I have two multi-level Series and would like to merge them according to both index. The first Series looks like this:
# of restaurants
BORO CUISINE
BRONX American 425
Chinese 330
Pizza 206
BROOKLYN American 1254
Chinese 750
Cafe/Coffee/Tea 350
The second one has more rows and is like this:
# of votes
BORO CUISINE
BRONX American 2425
Caribbean 320
Chinese 3130
Pizza 3336
BROOKLYN American 21254
Caribbean 2320
Chinese 7250
Cafe/Coffee/Tea 3350
Pizza 13336
Setup:
s1 = pd.Series({('BRONX', 'American'): 425, ('BROOKLYN', 'Chinese'): 750, ('BROOKLYN', 'Cafe/Coffee/Tea'): 350, ('BRONX', 'Pizza'): 206, ('BROOKLYN', 'American'): 1254, ('BRONX', 'Chinese'): 330})
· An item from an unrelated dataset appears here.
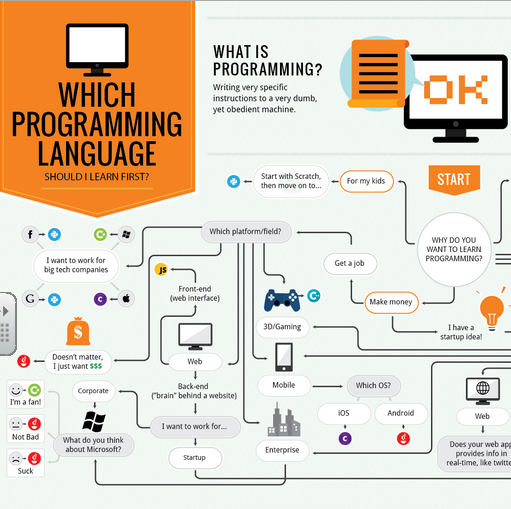 What Programming Language Should You Learn for Web ...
s2 = pd.Series({('BRONX', 'Caribbean'): 320, ('BRONX', 'American'): 2425, ('BROOKLYN', 'Chinese'): 7250, ('BROOKLYN', 'Cafe/Coffee/Tea'): 3350, ('BRONX', 'Pizza'): 3336, ('BROOKLYN', 'American'): 21254, ('BROOKLYN', 'Pizza'): 13336, ('BRONX', 'Chinese'): 3130, ('BROOKLYN', 'Caribbean'): 2320})
s1 = s1.rename_axis(['BORO','CUISINE']).rename('restaurants')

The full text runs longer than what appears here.